Per farla breve, spero di aver indotto a sufficienza gli estimatori di Dante, ma soprattutto i suoi ‘curiosi’, a leggere con molta attenzione il sintetico, epperò davvero denso di motivi d’interesse e di riflessione, saggio dal titolo – che davvero non potrebbe essere più esplicito e significativo – Dante e gli omossessuali (nella ‘Commedia’).
La cui conclusione esalta non solo la straordinaria modernità del pensiero di Dante, ma anche la rara perspicacia e capacità di cogliere l’essenza del messaggio di lui da parte del ‘suo’ interprete Aldo Onorati.

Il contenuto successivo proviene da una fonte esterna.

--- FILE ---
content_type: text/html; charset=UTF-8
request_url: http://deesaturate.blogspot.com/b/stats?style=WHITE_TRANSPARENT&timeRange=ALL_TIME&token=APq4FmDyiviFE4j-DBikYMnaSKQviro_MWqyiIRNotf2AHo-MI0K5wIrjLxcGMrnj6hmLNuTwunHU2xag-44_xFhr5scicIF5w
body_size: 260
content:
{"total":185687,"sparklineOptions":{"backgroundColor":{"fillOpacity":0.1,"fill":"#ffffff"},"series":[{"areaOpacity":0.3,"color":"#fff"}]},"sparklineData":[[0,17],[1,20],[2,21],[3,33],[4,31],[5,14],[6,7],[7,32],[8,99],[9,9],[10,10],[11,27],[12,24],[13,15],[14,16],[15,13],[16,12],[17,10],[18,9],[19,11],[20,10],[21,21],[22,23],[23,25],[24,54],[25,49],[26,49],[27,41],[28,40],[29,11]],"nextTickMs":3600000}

Dal quale è davvero difficile dissentire, quando, a proposito dei tanti esempi di ‘trasgressività magnanima’ da parte di Dante, tanto finemente conclude: «Dante va, dunque, dichiaratamente controcorrente, ai suoi tempi… e anticipa il futuro. D’altronde, nella storia umana, quella con la esse maiuscola, non pochi maestri furono, e sono, omosessuali. Per tale ‘difetto’ […] inficeremo la grandezza di tanti padri del pensiero e dell’azione? […]
Chi giudica un essere umano per la sua omosessualità (parlo di persone consenzienti nell’età adulta), limita a priori il giudizio e la sfera delle diverse virtù creative. E Dante ci dice proprio questo con la sua apertura mentale e l’ardimento delle sue vedute».